Even though the Reliance Industries stock has gained over 30 per cent since September this year, the rally according to brokerages is not over yet. The latest trigger is the announcement of a price hike by its telecom subsidiary, Reliance Jio. The telecom arm raised tariffs by up to 35 per cent, which is expected to boost its revenues and average revenue per user (ARPU) by 22 per cent in FY21.

Despite the price hikes, analysts say Jio's tariffs are at a discount of up to 20 per cent to incumbents, which should help the company to maintain its competitive position in the market and gain market share. What could offer further upside to ARPUs is the pricing action on JioPhone users which the company has not touched so far.

Given the price hikes, higher ARPUs and increase in subscribers from 307 million in FY19 to an estimated 463 million in FY21, analysts at CLSA expect Reliance Jio’s operating profit to more than double to Rs 37,920 crore in FY21. Reliance Jio ended the last financial year with an operating profit of Rs 15,096 crore and margins of 38.9 per cent. Higher revenues on a steady cost base is also expected to rub off on margins which is expected to jump to over 48 per cent by FY21. Interconnect costs, too, are expected to trend down as the company's all-in-one mobile plans absorb the same while rising subscriber base will neutralise the current imbalance. The impact of the higher revenues and profits is expected to boost cash flows by an incremental Rs 11,700 crore, according to analysts at Motilal Oswal Financial Services. If this is used to bring down debt, then the net debt to operating profit metric, which is currently at 3 times, is also expected to improve.
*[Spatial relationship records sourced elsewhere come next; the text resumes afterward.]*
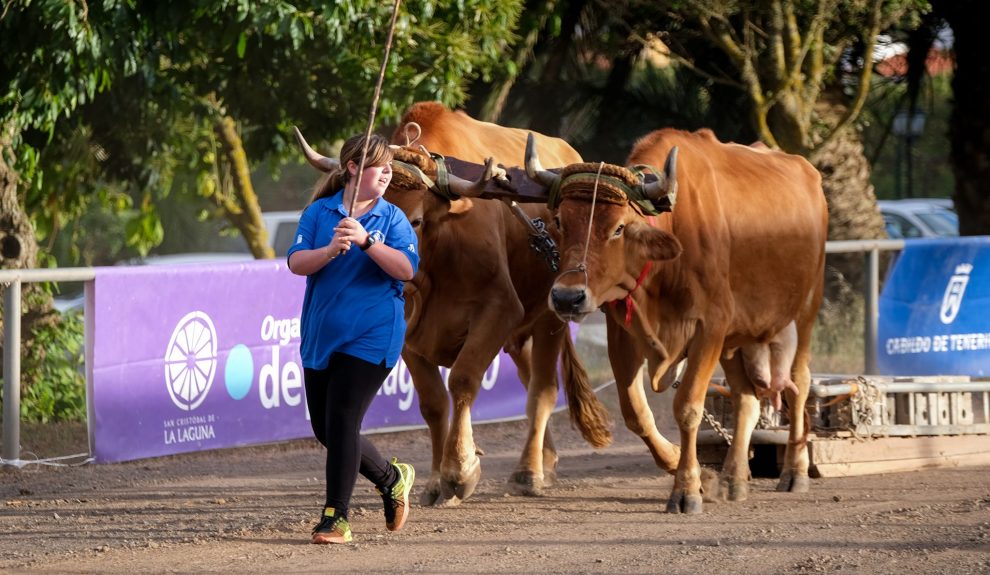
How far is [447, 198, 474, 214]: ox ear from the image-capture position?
7.56 metres

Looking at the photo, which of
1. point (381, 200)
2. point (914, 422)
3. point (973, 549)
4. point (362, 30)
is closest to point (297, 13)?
point (362, 30)

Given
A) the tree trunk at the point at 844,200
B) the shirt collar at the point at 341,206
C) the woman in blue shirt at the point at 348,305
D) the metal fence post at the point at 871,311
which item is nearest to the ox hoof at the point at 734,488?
the woman in blue shirt at the point at 348,305

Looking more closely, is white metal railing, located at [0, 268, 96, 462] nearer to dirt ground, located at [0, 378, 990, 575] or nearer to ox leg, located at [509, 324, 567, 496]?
dirt ground, located at [0, 378, 990, 575]

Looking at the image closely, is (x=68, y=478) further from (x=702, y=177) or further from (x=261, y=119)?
(x=261, y=119)

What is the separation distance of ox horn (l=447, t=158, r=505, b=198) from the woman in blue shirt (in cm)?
97

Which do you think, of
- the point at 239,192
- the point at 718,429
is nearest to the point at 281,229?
the point at 239,192

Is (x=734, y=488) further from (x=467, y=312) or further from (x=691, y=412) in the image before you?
(x=467, y=312)

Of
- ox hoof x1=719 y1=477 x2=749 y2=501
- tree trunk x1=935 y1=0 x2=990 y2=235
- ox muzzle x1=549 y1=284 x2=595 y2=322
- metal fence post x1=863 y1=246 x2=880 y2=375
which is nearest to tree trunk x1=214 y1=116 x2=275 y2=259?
metal fence post x1=863 y1=246 x2=880 y2=375

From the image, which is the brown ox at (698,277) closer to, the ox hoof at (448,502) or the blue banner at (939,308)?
the ox hoof at (448,502)

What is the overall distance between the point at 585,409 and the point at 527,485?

Analysts are positive on the refining business as well. Goldman Sachs believes that complex refiners will be the biggest beneficiaries of IMO 2020 regulations and RIL with the highest refining capacity is well-positioned to benefit from it. They expect the company’s gross refining margins to move up by $5 per barrel by FY21 as compared to $9.4 per barrel in the September quarter.

Given the triggers, most brokerages have increased the target price for RIL to Rs 1,800-Rs 2,000 levels, which from the current price of Rs 1,550, offers an upside of 16-29 per cent.